Aim of the exercise:
Return the passage on dental x-rays below verbatim, keeping every word and punctuation mark unchanged.

Excerpt to read:
***
Dental x-rays are essential, preventative, diagnostic tools that provide valuable information not visible during a regular dental exam. Dentists and dental hygienists use this information to safely and accurately detect hidden dental abnormalities and complete an accurate treatment plan. Without x-rays, problem areas may go undetected.
We are all exposed to natural radiation in our environment. Digital x-rays produce a significantly lower level of radiation compared to traditional dental x-rays. Not only are digital x-rays better for the health and safety of the patient, they are faster and more comfortable to take, which reduces your time in the dental office. Also, since the digital image is captured electronically, there is no need to develop the x-rays, thus eliminating the disposal of harmful waste and chemicals into the environment.
Even though digital x-rays produce a low level of radiation and are considered very safe, dentists still take necessary precautions to limit the patient’s exposure to radiation. These precautions include only taking those x-rays that are necessary, and using lead apron shields to protect the body.
The need for dental x-rays depends on each patient’s individual dental health needs. Your dentist and dental hygienist will recommend necessary x-rays based upon the review of your medical and dental history, a dental exam, signs and symptoms, your age, and risk of disease.
A full mouth series of dental x-rays is recommended for new patients. A full series is usually good for three to five years. Bite-wing x-rays (x-rays of top and bottom teeth biting together) are taken at recall (check-up) visits and are recommended once or twice a year to depending on your individualized risk factors and oral health needs.
***
Extracted data:

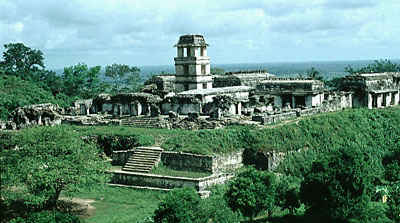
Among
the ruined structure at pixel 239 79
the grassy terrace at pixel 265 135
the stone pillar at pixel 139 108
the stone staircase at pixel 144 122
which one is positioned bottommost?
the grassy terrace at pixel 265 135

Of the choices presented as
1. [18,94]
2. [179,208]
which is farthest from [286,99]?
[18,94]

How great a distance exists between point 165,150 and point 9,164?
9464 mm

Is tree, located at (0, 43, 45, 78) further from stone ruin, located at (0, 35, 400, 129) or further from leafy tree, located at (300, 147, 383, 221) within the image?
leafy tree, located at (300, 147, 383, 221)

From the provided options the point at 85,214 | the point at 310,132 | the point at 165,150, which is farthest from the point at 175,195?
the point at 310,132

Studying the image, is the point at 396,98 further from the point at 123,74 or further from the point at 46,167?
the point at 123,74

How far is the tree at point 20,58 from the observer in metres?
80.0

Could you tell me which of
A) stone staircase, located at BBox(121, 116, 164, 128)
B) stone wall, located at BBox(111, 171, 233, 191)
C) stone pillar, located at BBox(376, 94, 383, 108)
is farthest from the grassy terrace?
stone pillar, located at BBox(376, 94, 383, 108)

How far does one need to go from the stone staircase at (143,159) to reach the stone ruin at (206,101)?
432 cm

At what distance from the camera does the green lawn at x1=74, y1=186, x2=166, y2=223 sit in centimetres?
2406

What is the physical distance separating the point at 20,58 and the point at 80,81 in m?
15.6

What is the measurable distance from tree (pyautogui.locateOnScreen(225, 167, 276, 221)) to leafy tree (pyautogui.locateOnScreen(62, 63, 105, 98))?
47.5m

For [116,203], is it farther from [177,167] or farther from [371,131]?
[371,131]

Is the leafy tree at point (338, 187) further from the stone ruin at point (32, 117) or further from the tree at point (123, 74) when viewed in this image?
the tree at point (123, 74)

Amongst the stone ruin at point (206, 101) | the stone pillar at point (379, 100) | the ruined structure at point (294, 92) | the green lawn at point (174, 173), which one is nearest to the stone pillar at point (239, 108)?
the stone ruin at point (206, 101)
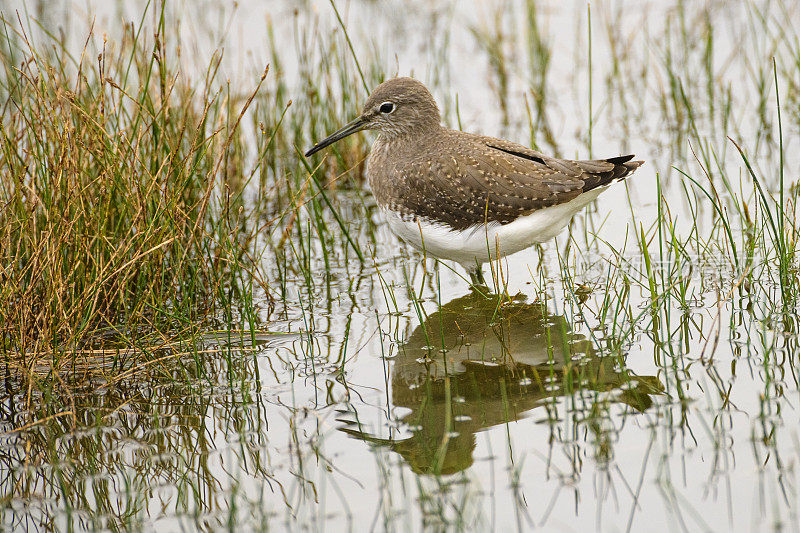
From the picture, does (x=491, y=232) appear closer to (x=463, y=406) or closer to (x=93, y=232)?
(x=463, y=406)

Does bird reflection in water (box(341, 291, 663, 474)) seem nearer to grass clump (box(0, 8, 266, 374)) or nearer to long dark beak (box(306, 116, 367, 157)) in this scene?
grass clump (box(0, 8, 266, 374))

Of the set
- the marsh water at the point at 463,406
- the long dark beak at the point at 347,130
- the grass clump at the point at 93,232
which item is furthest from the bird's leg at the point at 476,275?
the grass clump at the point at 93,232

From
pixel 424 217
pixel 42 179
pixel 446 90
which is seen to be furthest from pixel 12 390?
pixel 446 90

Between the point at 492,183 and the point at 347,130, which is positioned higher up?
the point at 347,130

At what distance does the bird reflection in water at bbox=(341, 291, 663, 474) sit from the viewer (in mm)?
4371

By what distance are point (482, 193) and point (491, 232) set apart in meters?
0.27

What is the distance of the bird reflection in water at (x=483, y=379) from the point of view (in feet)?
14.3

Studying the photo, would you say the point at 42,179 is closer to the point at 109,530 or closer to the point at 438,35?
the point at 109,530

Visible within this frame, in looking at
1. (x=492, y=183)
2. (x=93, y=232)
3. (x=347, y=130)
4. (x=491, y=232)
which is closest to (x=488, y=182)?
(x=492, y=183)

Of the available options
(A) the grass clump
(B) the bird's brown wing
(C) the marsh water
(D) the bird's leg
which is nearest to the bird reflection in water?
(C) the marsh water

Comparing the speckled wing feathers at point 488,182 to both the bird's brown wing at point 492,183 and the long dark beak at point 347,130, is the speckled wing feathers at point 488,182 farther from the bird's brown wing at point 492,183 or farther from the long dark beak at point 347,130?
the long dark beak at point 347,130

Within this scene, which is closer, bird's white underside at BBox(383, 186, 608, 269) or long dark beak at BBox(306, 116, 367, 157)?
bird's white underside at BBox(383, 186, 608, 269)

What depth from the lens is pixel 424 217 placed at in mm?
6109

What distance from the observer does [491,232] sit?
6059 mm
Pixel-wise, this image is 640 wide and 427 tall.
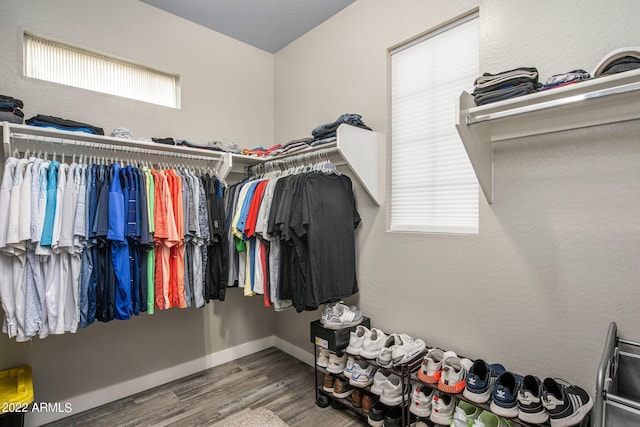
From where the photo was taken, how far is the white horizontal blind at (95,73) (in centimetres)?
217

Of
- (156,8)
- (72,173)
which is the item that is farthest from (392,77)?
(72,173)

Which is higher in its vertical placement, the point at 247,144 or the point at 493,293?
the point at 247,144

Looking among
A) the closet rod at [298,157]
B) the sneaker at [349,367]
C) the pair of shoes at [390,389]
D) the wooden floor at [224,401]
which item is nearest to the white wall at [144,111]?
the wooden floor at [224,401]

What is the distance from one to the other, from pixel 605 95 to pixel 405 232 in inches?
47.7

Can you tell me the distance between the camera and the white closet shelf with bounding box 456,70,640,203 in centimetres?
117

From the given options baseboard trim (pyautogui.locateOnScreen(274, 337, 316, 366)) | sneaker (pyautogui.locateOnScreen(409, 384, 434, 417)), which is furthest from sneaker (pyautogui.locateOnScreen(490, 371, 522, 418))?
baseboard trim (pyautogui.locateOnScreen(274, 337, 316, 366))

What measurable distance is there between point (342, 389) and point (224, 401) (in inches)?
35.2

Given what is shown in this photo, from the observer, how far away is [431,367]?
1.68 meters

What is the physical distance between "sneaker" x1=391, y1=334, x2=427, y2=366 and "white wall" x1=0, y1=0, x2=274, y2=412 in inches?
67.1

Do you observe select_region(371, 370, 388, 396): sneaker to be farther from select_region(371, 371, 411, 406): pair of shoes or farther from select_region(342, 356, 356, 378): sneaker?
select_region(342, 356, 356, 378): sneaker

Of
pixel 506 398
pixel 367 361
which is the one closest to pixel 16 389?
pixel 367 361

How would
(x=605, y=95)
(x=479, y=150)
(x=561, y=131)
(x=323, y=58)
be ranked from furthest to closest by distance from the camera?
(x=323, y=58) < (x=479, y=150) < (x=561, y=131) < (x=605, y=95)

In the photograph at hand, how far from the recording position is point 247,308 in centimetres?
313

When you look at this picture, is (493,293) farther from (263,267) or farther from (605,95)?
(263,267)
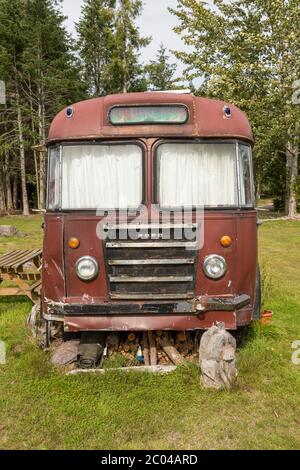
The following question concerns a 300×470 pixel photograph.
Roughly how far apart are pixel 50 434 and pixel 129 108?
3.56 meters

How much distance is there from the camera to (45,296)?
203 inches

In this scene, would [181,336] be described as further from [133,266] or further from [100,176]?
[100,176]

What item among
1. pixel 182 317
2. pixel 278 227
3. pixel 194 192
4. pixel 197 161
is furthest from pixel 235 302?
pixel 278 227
***
Exercise solution:
Dental x-rays are essential, preventative, diagnostic tools that provide valuable information not visible during a regular dental exam. Dentists and dental hygienists use this information to safely and accurately detect hidden dental abnormalities and complete an accurate treatment plan. Without x-rays, problem areas may go undetected.
We are all exposed to natural radiation in our environment. Digital x-rays produce a significantly lower level of radiation compared to traditional dental x-rays. Not only are digital x-rays better for the health and safety of the patient, they are faster and more comfortable to take, which reduces your time in the dental office. Also, since the digital image is captured electronically, there is no need to develop the x-rays, thus eliminating the disposal of harmful waste and chemicals into the environment.
Even though digital x-rays produce a low level of radiation and are considered very safe, dentists still take necessary precautions to limit the patient’s exposure to radiation. These precautions include only taking those x-rays that are necessary, and using lead apron shields to protect the body.
The need for dental x-rays depends on each patient’s individual dental health needs. Your dentist and dental hygienist will recommend necessary x-rays based upon the review of your medical and dental history, a dental exam, signs and symptoms, your age, and risk of disease.
A full mouth series of dental x-rays is recommended for new patients. A full series is usually good for three to five years. Bite-wing x-rays (x-rays of top and bottom teeth biting together) are taken at recall (check-up) visits and are recommended once or twice a year to depending on your individualized risk factors and oral health needs.